The Joe Paterno Effect

A friend of mine posted this article on Facebook this morning, and I received a related article, too.   It outlines the horrible abuse taking place in an assisted living facility.  The residents, mentally and physically disabled young adults, endured being locked in a closet with with a steel door, being immobilized by wrestling take-downs and use of pressure points, and being drugged into submission.  The event that finally finally caused this whole thing to bubble over was the rape of a 26 year old female resident who has autism and is cognitively impaired.  This ALF (assisted living facility) had been recognized since opening in 2005 as being one shitty provider of care for the most vulnerable people in the world — people without the ability to care for themselves, people who are wholly dependent on others to take care of them.
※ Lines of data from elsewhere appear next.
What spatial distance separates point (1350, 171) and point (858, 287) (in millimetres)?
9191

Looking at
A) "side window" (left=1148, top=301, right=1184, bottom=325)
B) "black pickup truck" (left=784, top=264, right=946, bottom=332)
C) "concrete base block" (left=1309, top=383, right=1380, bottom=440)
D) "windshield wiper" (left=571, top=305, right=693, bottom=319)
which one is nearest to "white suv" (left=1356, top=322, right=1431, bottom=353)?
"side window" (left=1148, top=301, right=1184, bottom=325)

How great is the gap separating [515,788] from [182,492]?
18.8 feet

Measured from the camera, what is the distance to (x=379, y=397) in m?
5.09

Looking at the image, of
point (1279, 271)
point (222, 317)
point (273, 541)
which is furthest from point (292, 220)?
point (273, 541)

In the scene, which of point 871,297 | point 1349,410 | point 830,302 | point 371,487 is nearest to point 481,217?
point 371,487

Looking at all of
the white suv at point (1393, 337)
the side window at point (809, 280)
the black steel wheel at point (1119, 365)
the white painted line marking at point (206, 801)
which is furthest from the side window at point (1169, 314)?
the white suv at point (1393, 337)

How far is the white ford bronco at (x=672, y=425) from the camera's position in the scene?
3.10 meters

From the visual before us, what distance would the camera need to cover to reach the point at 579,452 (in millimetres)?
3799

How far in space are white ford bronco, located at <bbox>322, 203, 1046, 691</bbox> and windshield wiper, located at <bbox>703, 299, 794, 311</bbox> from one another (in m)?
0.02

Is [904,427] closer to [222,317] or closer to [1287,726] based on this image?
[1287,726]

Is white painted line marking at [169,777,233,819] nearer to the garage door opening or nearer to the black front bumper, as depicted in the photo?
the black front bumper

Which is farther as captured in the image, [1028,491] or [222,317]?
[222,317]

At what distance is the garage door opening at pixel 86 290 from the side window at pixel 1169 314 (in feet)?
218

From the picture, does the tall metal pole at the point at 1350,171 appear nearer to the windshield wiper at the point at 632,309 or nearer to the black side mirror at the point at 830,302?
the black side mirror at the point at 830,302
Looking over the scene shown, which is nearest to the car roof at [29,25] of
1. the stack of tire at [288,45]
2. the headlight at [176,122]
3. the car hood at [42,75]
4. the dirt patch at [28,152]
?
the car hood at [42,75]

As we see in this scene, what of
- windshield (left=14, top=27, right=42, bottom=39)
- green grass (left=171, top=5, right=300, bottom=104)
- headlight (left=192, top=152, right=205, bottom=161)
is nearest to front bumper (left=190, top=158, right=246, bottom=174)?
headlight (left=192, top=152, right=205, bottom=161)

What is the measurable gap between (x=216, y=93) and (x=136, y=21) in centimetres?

Before I get to the main point I want to make, let me address a couple other things first.  I have a little knowledge about this since I have two uncles who are developmentally disabled and live in a group home (ALF).  I admit, I am not one of their primary caregivers and I don’t get to their house nearly as often as I would like or should get there.  But I speak with my mother and my aunts and uncle and cousins who have more involvement with them so I have an understanding of what my uncles’ lives are like.  Overall, they live in a good ALF.  They are well cared for and have good food to eat and seem generally happy and healthy.  However, that is not to say that there have not been times where things were amiss.  Fortunately, my uncles have a large network of family who looks out for them and takes care of them and isn’t afraid to make a lot of noise to ensure their care.  My uncles will always have someone from outside the ALF checking on their well being.  Interestingly enough, the young woman mentioned in the article who was raped also has family looking out for her, but yet the abuse still happened.  If abuse and neglect can happen to people in ALFs who have family watching over them, imagine what kind of abuse and neglect can be inflicted upon those residents who have no family and are wards of the state.  Part of me hopes you have a vivid imagination, because whatever horrible scenarios you can dream up are probably someone’s reality.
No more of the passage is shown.